Short text fragments from websites:
********
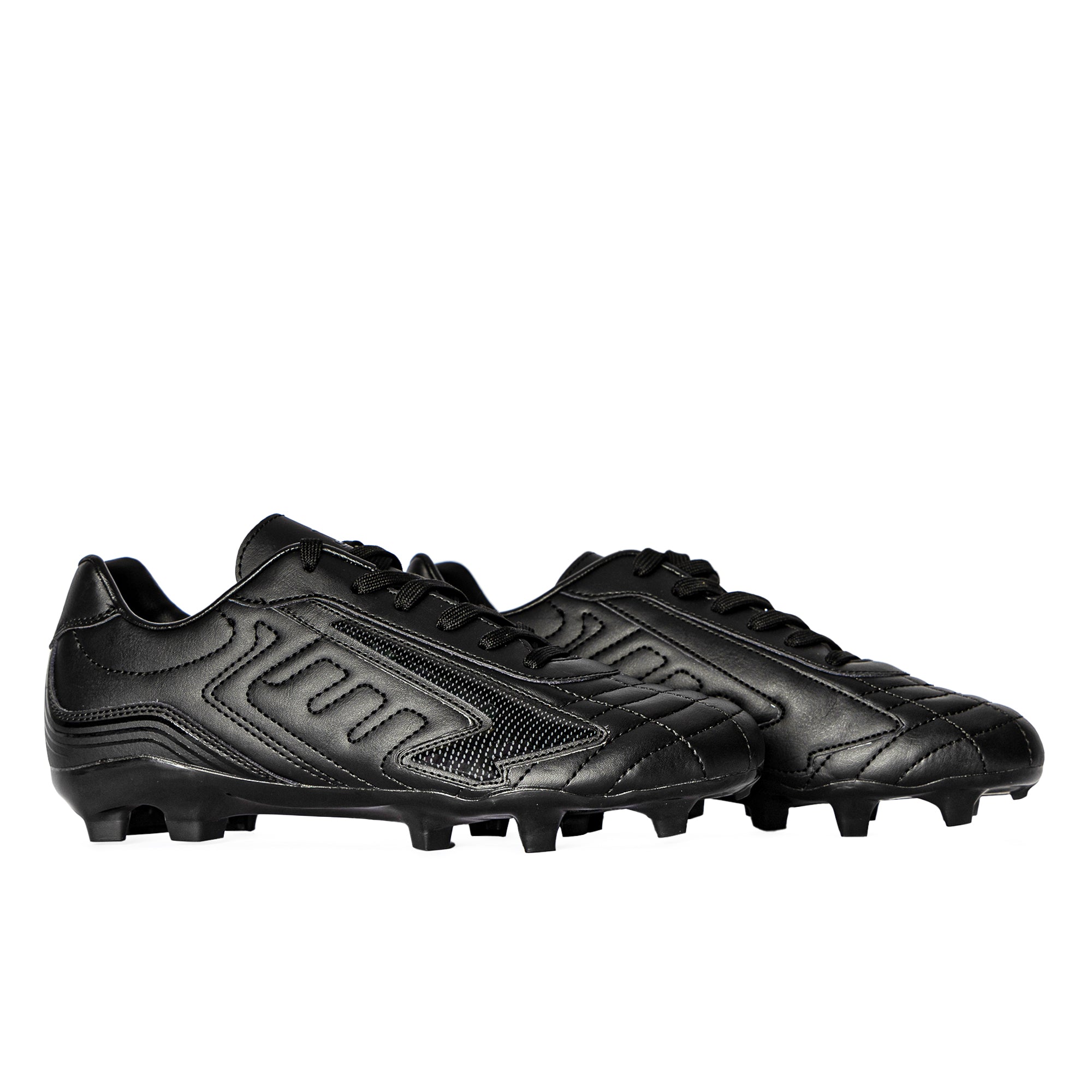 Legend Kid's Football Boots - Black/Black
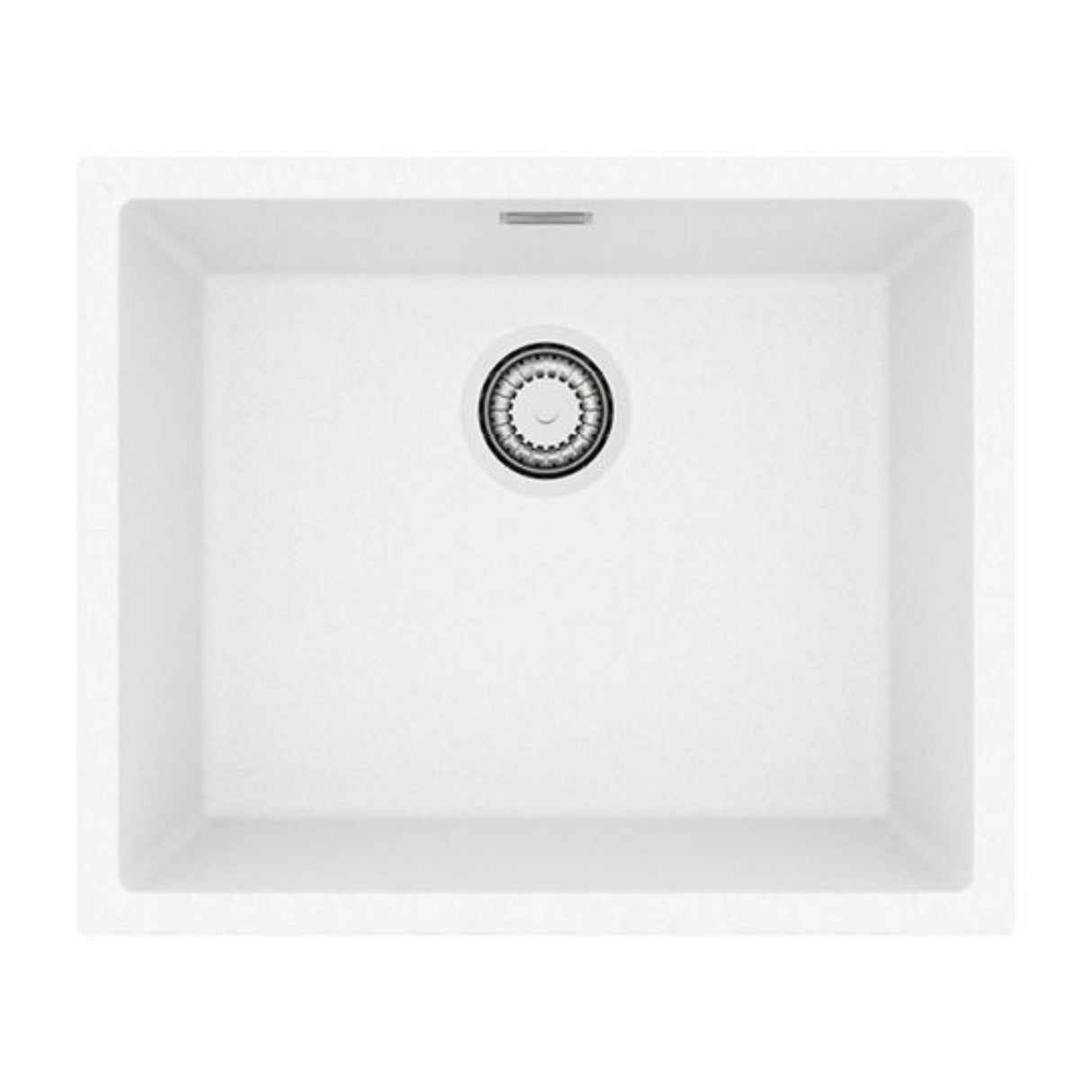Alveus Omni 30 Undermount Sink for 600mm Cabinet in Single Bowl Arctic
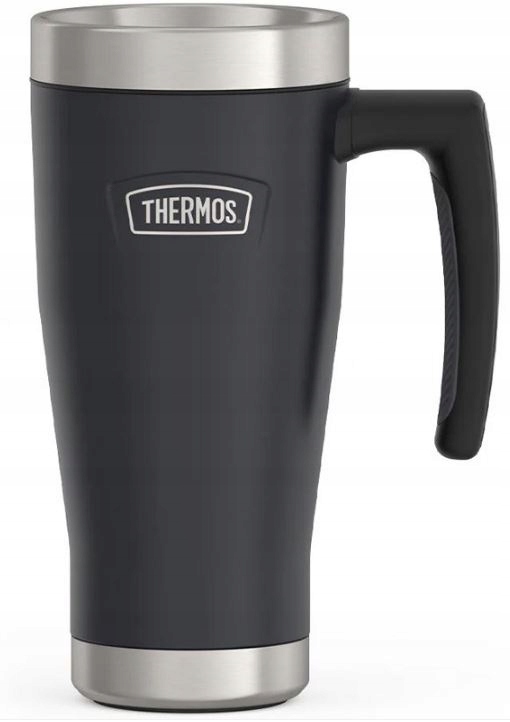 Thermos Vodotěsný Termohrnek S Rukojetí 470 ml Granit
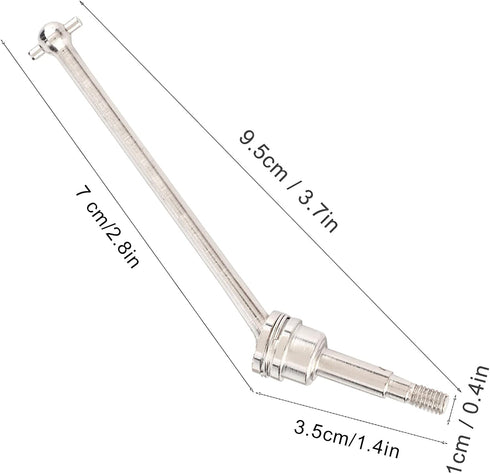 PXtoys RC Drive Axle, Universal Wheel Drive Axle Shaft for 9200-9203 1/12 Scale Model Car
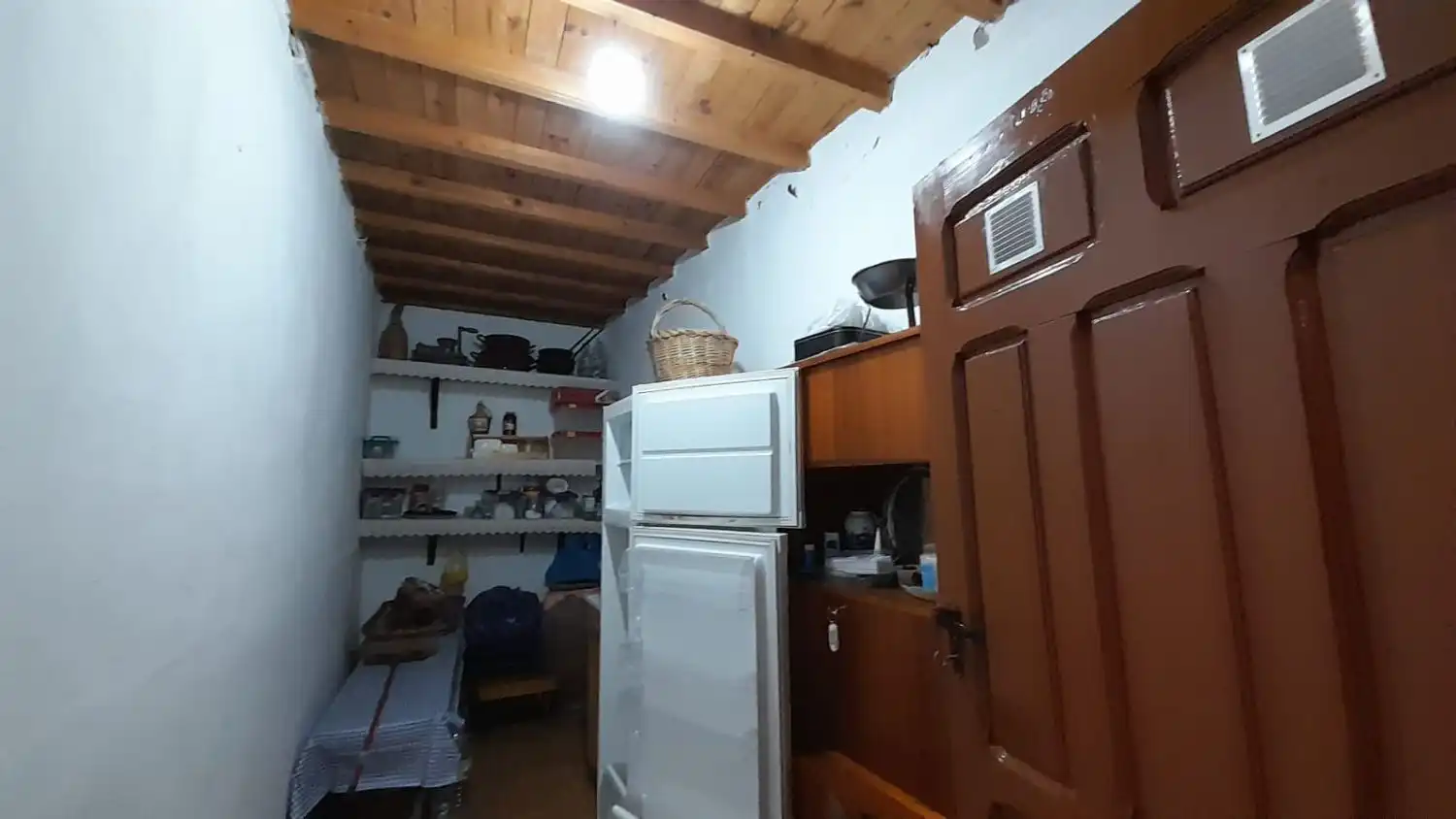 Kitchen of Houses for sale in La Sagrada   with Storage room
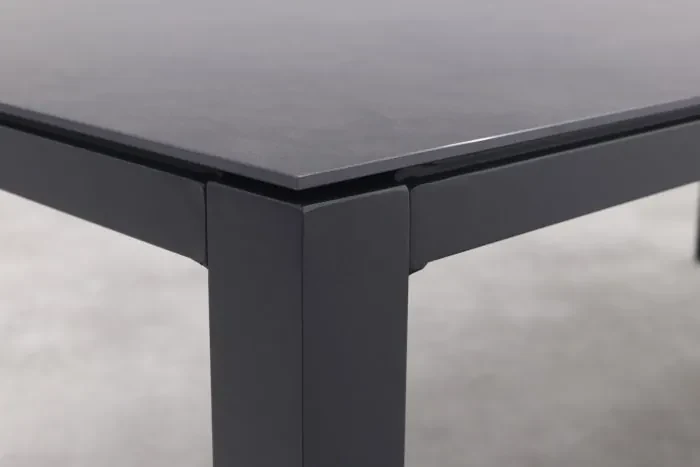 Hartman Monza alu/Chaneo verstelbare tuinset - 220x100 cm. - 7-delig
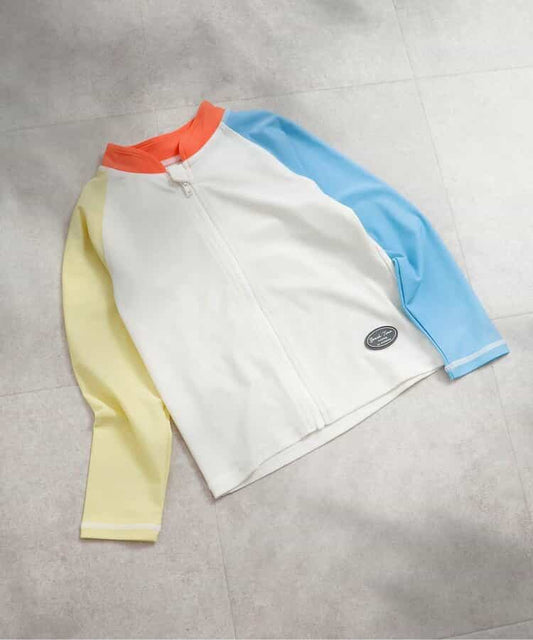 日本童裝 apres les cours 泳衣外套 80-130cm 男童款 夏季 夏日玩水泳衣特輯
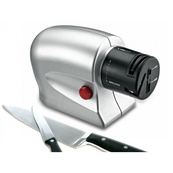 Электрическая точилка для ножей и ножниц ELECTRIC SHARPENER 220В, Электронная точилка для заточки ножей. Изображение №14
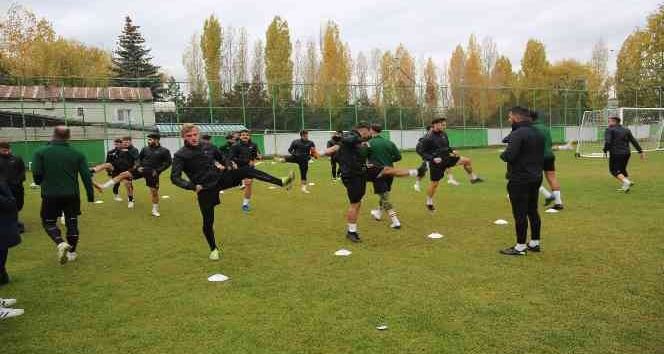 Sivas Belediyespor, İnegöl maçına hazırlanıyor
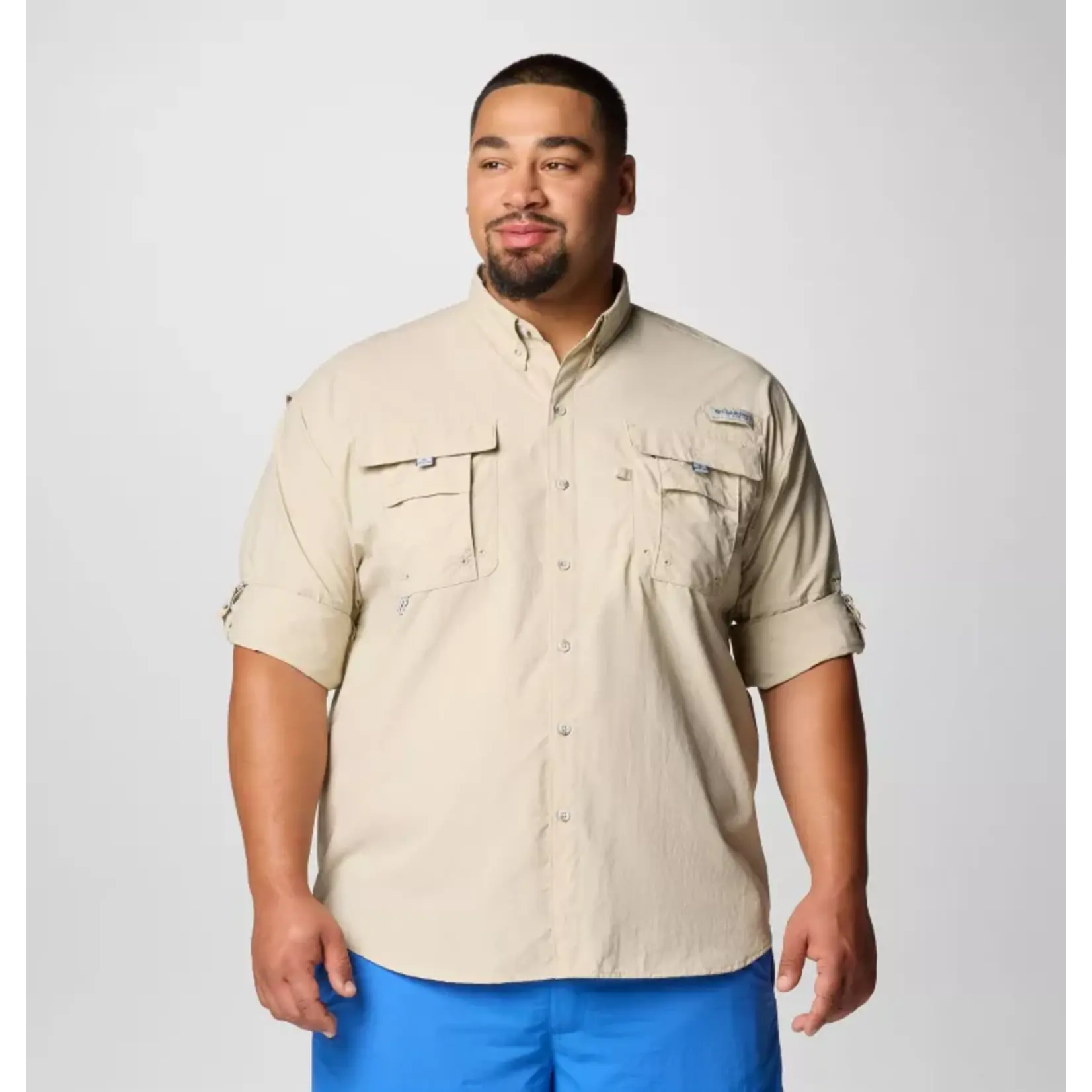 Columbia COLUMBIA Bahama™ II LS Shirt Fossil- 4X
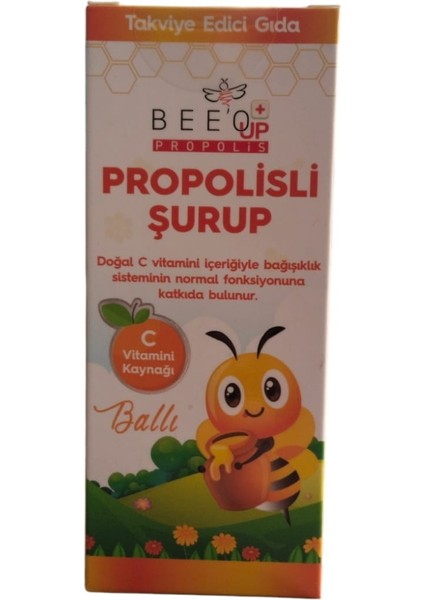 Bee'o Up Propolisli Şurup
********
Copy out all of the material with each "Black" swapped for "White", changing nothing else. Leave the pictures out.

- TASK SOLUTION -
 Legend Kid's Football Boots - White/White
Alveus Omni 30 Undermount Sink for 600mm Cabinet in Single Bowl Arctic
 Thermos Vodotěsný Termohrnek S Rukojetí 470 ml Granit
 PXtoys RC Drive Axle, Universal Wheel Drive Axle Shaft for 9200-9203 1/12 Scale Model Car
 Kitchen of Houses for sale in La Sagrada   with Storage room
 Hartman Monza alu/Chaneo verstelbare tuinset - 220x100 cm. - 7-delig
 日本童裝 apres les cours 泳衣外套 80-130cm 男童款 夏季 夏日玩水泳衣特輯
 Электрическая точилка для ножей и ножниц ELECTRIC SHARPENER 220В, Электронная точилка для заточки ножей. Изображение №14
 Sivas Belediyespor, İnegöl maçına hazırlanıyor
 Columbia COLUMBIA Bahama™ II LS Shirt Fossil- 4X
 Bee'o Up Propolisli Şurup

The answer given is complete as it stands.